Jean-Louis Brunaux offre une analyse très solidement étayée du siège d’Alésia et des facteurs qui ont conditionné la défaite de Vercingétorix. Il s’appuie évidemment sur une lecture critique très serrée des sources anciennes et sur les études et articles qui, nombreux, constituent la bibliographie proposée. Des cartes viennent en outre aider le lecteur à se repérer dans l’espace celte et romain.
L’auteur insiste, évidemment à juste titre, sur l’importance d’une civilisation dans laquelle les Gaulois se reconnaissaient beaucoup de points communs entre eux, mais relève aussi l’influence déterminante de la culture romaine sur la société dite gallo-romaine. L’importance écrasante du latin dans le lexique français en est une preuve parmi tant d’autres. Notons simplement, pour compléter, que le substrat celtique n’a pas disparu, comme en témoigne la langue gauloise, orale et marginalisée, mais qui semble encore en usage à des degrés divers peut-être jusqu’au Ve siècle de notre ère .
Ouvrage recensé
– Alésia, 27 septembre 52 av.

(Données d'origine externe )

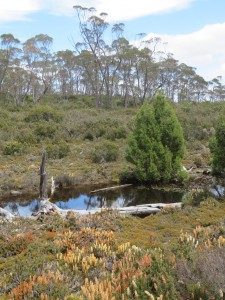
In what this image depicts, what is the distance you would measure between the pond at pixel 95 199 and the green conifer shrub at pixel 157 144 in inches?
42.6

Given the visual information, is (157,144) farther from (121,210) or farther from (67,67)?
(67,67)

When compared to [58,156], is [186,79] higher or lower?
higher

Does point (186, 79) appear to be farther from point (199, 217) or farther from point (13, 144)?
point (199, 217)

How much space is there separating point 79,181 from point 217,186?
8320 mm

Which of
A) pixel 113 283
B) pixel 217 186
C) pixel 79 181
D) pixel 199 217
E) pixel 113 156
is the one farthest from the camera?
pixel 113 156

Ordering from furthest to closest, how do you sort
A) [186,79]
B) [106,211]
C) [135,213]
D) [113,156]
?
[186,79], [113,156], [135,213], [106,211]

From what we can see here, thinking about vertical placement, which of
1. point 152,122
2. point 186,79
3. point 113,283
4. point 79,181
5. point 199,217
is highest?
point 186,79

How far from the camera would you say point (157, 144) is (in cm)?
1925

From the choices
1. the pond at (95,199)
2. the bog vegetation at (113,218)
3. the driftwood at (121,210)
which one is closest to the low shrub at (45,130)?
the bog vegetation at (113,218)

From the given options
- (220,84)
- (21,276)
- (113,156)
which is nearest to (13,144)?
(113,156)

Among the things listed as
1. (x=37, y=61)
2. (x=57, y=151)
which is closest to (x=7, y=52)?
(x=37, y=61)

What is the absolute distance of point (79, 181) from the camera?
68.3 ft

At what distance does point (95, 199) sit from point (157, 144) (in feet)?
15.2

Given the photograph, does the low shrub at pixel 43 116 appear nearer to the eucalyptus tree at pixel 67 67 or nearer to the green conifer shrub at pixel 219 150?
the green conifer shrub at pixel 219 150
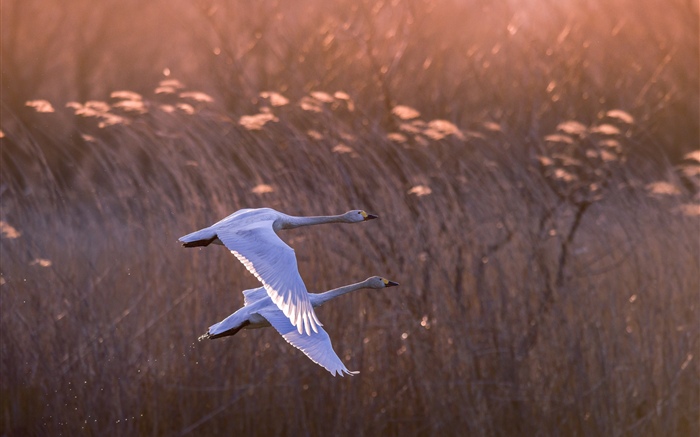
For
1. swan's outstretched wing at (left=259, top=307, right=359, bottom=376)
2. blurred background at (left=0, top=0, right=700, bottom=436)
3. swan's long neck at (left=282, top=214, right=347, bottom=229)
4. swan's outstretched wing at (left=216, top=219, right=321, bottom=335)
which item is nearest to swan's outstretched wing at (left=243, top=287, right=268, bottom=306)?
swan's outstretched wing at (left=259, top=307, right=359, bottom=376)

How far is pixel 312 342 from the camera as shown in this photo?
434cm

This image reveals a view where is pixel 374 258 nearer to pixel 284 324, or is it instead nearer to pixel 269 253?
pixel 284 324

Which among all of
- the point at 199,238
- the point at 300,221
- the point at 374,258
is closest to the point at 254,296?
the point at 300,221

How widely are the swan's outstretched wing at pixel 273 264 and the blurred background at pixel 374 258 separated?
1.09 meters

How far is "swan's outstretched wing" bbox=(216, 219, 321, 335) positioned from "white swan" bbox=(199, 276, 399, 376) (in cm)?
23

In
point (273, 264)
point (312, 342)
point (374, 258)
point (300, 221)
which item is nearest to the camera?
point (273, 264)

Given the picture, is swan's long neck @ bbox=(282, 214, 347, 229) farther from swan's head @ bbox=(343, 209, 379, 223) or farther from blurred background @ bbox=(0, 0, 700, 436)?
blurred background @ bbox=(0, 0, 700, 436)

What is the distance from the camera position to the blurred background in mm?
5238

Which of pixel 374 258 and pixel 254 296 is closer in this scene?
pixel 254 296

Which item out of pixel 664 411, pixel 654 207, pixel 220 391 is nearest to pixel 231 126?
pixel 220 391

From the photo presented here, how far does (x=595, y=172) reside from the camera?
5742 mm

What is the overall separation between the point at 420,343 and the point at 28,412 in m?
1.72

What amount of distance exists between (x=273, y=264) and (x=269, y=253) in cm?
6

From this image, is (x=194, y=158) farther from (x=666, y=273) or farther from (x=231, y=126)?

J.-C., Paris, Éditions Gallimard, 2012.
Du même auteur
– Les Gaulois, sanctuaires et rites, Paris, Errance, 1986.– Les druides : des philosophes chez les barbares, Paris, Le Seuil, 2006.– Les Celtes. Histoire d’un mythe, Paris, Belin, 2014.– Vercingétorix, Paris, Gallimard, 2018.– Les Gaulois, Paris, Perrin, 2018.